Work item: In the data below, set down exactly the lines from the one containing "Rainbow Volume Brush" up to and including the one containing "1.8L Glass Electric Kettle Geepas". Leave the pictures out.

Information:
□ □ □ □

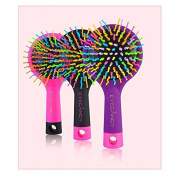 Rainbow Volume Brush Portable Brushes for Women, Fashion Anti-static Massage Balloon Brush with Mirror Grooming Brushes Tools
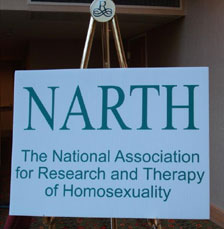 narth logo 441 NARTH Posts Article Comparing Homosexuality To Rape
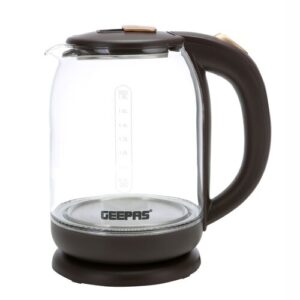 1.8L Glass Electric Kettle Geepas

□ □ □ □

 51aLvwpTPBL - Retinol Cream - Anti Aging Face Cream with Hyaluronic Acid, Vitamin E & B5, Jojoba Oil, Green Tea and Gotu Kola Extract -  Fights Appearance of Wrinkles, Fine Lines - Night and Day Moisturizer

□ □ □ □

Your solution:
 Rainbow Volume Brush Portable Brushes for Women, Fashion Anti-static Massage Balloon Brush with Mirror Grooming Brushes Tools
 narth logo 441 NARTH Posts Article Comparing Homosexuality To Rape
 1.8L Glass Electric Kettle Geepas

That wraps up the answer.